Aujourd’hui, tu as 100 ans. Quel bel âge. Combien de fois me sera-t-il encore permis de te voir. Je suis loin et confinement oblige, nous ne pourrons célébrer cet âge si magnifique. T’entourer tous, à en perdre la tête, de tous ces visages, tous ces sourires, ces baisers, ces bras qui t’entoureront. Non, quelques-uns seulement avec toi et nous tous à distance. Je me joindrai en pensée et pleurerai de cette distance.
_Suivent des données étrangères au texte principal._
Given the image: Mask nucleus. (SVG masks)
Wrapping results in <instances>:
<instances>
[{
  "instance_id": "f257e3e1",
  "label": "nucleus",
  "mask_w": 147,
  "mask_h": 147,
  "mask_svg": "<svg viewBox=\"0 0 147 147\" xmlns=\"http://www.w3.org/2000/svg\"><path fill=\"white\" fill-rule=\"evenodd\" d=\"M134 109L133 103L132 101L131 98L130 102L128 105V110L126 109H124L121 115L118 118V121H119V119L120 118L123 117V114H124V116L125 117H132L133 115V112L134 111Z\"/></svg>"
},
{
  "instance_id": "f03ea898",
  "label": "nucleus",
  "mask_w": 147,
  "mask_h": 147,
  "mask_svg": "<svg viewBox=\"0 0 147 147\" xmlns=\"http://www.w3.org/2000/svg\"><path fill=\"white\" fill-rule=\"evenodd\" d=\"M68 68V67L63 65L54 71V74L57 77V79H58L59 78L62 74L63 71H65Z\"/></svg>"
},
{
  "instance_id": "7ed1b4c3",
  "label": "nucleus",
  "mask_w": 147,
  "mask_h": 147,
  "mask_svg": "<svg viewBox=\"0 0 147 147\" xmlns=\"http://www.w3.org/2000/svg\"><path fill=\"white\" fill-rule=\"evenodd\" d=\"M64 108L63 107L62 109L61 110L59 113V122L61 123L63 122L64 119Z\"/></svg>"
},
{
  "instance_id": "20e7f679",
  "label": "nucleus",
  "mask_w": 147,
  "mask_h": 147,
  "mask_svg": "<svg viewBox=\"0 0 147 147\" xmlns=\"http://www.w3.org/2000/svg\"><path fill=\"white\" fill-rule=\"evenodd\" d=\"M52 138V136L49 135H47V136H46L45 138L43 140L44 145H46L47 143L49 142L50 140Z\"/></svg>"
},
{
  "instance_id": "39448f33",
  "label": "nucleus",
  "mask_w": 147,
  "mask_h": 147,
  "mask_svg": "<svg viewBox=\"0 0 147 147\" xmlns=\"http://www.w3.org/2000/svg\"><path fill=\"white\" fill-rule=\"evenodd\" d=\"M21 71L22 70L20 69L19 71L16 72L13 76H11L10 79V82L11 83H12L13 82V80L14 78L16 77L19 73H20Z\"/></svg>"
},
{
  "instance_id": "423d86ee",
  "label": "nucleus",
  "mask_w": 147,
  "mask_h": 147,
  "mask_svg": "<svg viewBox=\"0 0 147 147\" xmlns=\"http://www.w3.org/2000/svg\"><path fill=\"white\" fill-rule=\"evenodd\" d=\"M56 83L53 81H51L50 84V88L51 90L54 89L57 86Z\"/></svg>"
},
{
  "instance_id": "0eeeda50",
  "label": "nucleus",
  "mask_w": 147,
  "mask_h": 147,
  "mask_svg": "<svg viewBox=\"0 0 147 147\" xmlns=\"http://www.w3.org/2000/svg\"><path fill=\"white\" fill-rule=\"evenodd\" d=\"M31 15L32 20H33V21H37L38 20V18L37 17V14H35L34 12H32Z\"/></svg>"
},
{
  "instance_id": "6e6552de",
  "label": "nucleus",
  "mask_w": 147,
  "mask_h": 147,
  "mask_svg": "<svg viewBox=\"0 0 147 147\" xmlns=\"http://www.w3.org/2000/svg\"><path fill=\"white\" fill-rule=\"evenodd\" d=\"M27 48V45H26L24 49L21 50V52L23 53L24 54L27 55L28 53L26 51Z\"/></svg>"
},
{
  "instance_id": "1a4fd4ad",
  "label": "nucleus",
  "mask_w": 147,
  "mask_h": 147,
Tu t’es éteinte à quelques jours de tes 101 ans. Je t’ai longuement veillée, tu n’étais plus que souffle et tu t’y accrochais comme une forcenée à ce souffle, tu ne voulais pas rendre les armes. Nous entendais-tu, étais tu consciente ? Je guettais le moindre de tes signes, un frémissement sur ton visage, le long de ta main au contact de la mienne. J’embrassais ton front rafraîchit par une larme que je tentais de retenir, ne voulant pas rajouter à ton trouble, voulant te laisser partir à ta guise. Une journée passée avec toi. Je devais te retrouver au petit matin, pour prendre la relève de nos veilles. Et puis tu es partie dans la soirée. Parmi toutes les images que je garde précieusement de toi, femme forte et digne, si élégante, je garde l’image que Pascal me livrait ce jour-là, toi au volant de ta MG blanche les cheveux aux vents, partant vers d’autres cieux.